In 2010, enter Freakonomics: The Movie. Starting off with an explanation of a real estate agent’s interest in your home’s sale price and finishing it up with “Can You Bribe a 9th Grader to Succeed?”, Freakonomics covers a myriad of topics in between.
Ok, so maybe not a myriad, but more than a couple. Some, admittedly, more surprising (like links between legalized abortion and a reduction in crime rates) and some a bit more covert than others (such as corruption throughout the Sumo culture). But all the topics, ranging through cheating, real estate, parenting, incentives, and cause and effect, are sure to keep you interested.
The film mostly ends up being a series of documentary shorts used to further explain the two Ste(ph/v)en’s statistical worldviews. One of my favorite shorts was A Roshanda By Any Other Name, written by Morgan Spurlock—of Supersize Me fame—and Jeremy Chilnick. (Just a note for transparency’s sake, I happen to love Morgan Spurlock!) It covers all the connotations of a child’s name and the effects those names have on children’s life outcomes.

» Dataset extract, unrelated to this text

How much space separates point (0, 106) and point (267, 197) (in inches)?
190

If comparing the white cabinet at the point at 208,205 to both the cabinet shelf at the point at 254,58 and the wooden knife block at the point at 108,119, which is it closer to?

One of the most interesting comparisons is between historically white names as compared to the Afrocentric names that entered the scene starting with the black power movement of the late 1960s. One study involved the creation of 5000 resumes sent out in Boston and Chicago with half having names considered white and the other half having historically black names. The likelihood to receive an interview was about 33% less for those with African-American names, despite the resumes being identical. As the conductor of the study, Dr. Mullainathan puts it “It means that if a white person is searching for a job for 10 weeks, an equally skilled African-American will be searching for a job for 15 weeks. And those are 5 long weeks if you are unemployed.”
So if you want to know why there was a suspicion of polio being caused by ice cream, or have always wondered what percentage of crime reduction can be attributed to innovative policing tactics, put this one on your instant queue and learn a thing or two about Freakonomics!